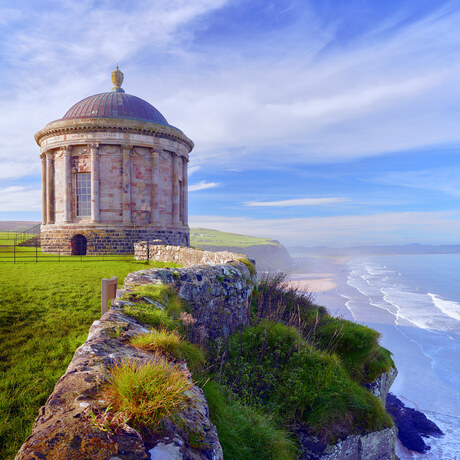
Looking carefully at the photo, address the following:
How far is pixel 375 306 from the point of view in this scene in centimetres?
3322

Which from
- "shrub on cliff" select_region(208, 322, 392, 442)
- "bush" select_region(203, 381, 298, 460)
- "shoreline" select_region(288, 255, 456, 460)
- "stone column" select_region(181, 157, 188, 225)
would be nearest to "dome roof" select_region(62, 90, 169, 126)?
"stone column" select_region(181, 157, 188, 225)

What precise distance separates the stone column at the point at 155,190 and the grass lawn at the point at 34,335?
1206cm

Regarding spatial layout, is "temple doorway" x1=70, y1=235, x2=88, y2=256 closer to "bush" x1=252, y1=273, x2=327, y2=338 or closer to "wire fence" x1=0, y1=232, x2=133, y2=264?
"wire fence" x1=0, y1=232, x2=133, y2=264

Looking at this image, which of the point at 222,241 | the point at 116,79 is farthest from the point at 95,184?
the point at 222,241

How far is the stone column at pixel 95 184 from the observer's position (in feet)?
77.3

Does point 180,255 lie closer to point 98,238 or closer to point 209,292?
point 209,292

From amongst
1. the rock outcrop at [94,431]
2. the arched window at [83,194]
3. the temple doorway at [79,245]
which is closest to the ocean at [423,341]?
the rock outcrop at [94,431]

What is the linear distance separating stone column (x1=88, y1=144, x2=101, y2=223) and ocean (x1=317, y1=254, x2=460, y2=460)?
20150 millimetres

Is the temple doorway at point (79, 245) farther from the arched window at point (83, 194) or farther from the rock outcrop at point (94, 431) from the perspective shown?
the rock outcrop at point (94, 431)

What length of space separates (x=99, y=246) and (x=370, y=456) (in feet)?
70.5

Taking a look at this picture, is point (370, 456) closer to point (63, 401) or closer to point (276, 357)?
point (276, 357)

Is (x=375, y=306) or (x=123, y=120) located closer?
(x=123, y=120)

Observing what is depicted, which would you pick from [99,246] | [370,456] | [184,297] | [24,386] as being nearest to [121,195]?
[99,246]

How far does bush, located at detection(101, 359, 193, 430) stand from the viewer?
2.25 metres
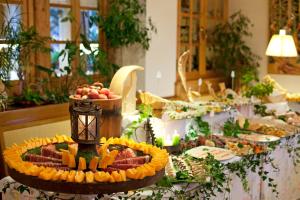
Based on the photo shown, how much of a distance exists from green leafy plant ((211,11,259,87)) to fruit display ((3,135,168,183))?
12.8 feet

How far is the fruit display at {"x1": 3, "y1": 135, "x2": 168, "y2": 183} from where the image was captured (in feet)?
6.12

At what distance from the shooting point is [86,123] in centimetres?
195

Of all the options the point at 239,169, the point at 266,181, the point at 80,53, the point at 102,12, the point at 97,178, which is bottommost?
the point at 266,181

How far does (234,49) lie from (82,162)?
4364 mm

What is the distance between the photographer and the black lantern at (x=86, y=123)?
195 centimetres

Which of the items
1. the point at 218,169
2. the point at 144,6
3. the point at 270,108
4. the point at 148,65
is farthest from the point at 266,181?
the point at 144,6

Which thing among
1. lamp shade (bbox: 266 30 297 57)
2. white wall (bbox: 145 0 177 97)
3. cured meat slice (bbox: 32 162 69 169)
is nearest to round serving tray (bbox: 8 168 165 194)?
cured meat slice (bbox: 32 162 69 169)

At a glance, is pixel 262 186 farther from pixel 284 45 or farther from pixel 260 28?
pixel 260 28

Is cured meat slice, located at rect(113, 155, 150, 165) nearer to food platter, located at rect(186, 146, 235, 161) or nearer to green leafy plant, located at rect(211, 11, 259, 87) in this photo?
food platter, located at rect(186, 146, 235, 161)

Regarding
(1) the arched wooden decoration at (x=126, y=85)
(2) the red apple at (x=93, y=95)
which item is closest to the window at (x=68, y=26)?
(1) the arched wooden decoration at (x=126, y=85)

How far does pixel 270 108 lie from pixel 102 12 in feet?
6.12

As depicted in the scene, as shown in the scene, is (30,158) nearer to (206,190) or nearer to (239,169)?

What you should do: Reproduce every row above word for word, leaving out the pictures.

Response:
Looking carefully at the photo, address the following:
How far is pixel 375 306 from the point of view in this scene in centimetres?
3322

Which from
- "shrub on cliff" select_region(208, 322, 392, 442)
- "bush" select_region(203, 381, 298, 460)
- "shoreline" select_region(288, 255, 456, 460)
- "stone column" select_region(181, 157, 188, 225)
would be nearest to "dome roof" select_region(62, 90, 169, 126)?
"stone column" select_region(181, 157, 188, 225)

What precise distance separates the stone column at the point at 155,190 and the grass lawn at the point at 34,335?
1206cm

Regarding spatial layout, is "temple doorway" x1=70, y1=235, x2=88, y2=256 closer to "bush" x1=252, y1=273, x2=327, y2=338 or closer to "wire fence" x1=0, y1=232, x2=133, y2=264?
"wire fence" x1=0, y1=232, x2=133, y2=264

Looking at this image, which of the point at 222,241 | the point at 116,79 is farthest from the point at 95,184?
the point at 222,241

How far is the stone column at pixel 95 184 from the observer's position (in feet)?
77.3

Does point 180,255 lie closer to point 98,238 or closer to point 209,292?
point 209,292

From amongst
1. the rock outcrop at [94,431]
2. the arched window at [83,194]
3. the temple doorway at [79,245]
which is closest to the ocean at [423,341]?
the rock outcrop at [94,431]

What is the linear distance separating stone column (x1=88, y1=144, x2=101, y2=223) and ocean (x1=317, y1=254, x2=460, y2=460)?
20150 millimetres

Is the temple doorway at point (79, 245) farther from the arched window at point (83, 194) or farther from the rock outcrop at point (94, 431) from the perspective shown?
the rock outcrop at point (94, 431)

What length of space separates (x=99, y=246) and (x=370, y=456) (in feet)?
70.5

Taking a look at this picture, is point (370, 456) closer to point (63, 401) or closer to point (276, 357)?
point (276, 357)

Is (x=375, y=306) or (x=123, y=120) located closer?
(x=123, y=120)

Observing what is depicted, which would you pick from [99,246] | [370,456] | [184,297] | [24,386] as being nearest to [121,195]?
[99,246]

How far does bush, located at detection(101, 359, 193, 430) stand from the viewer?
2.25 metres
Based on the photo shown, how much of a distance exists from green leafy plant ((211,11,259,87)) to fruit display ((3,135,168,183))?
12.8 feet

How far is the fruit display at {"x1": 3, "y1": 135, "x2": 168, "y2": 183} from where the image was captured (in feet)?
6.12

At what distance from the shooting point is [86,123] in centimetres?
195

Of all the options the point at 239,169, the point at 266,181, the point at 80,53, the point at 102,12, the point at 97,178, which is bottommost?
the point at 266,181

How far does (234,49) lie from (82,162)?
4364 mm

What is the distance between the photographer and the black lantern at (x=86, y=123)?
195 centimetres

Which of the items
1. the point at 218,169
2. the point at 144,6
3. the point at 270,108
4. the point at 148,65
is farthest from the point at 266,181?
the point at 144,6

Which thing among
1. lamp shade (bbox: 266 30 297 57)
2. white wall (bbox: 145 0 177 97)
3. cured meat slice (bbox: 32 162 69 169)
is nearest to round serving tray (bbox: 8 168 165 194)?
cured meat slice (bbox: 32 162 69 169)

At a glance, is pixel 262 186 farther from pixel 284 45 or farther from pixel 260 28?
pixel 260 28

Is cured meat slice, located at rect(113, 155, 150, 165) nearer to food platter, located at rect(186, 146, 235, 161) or nearer to green leafy plant, located at rect(211, 11, 259, 87) in this photo?
food platter, located at rect(186, 146, 235, 161)

Regarding
(1) the arched wooden decoration at (x=126, y=85)
(2) the red apple at (x=93, y=95)
which item is closest to the window at (x=68, y=26)?
(1) the arched wooden decoration at (x=126, y=85)

How far does pixel 270 108 lie from pixel 102 12 in feet?
6.12

As depicted in the scene, as shown in the scene, is (30,158) nearer to (206,190) or nearer to (239,169)?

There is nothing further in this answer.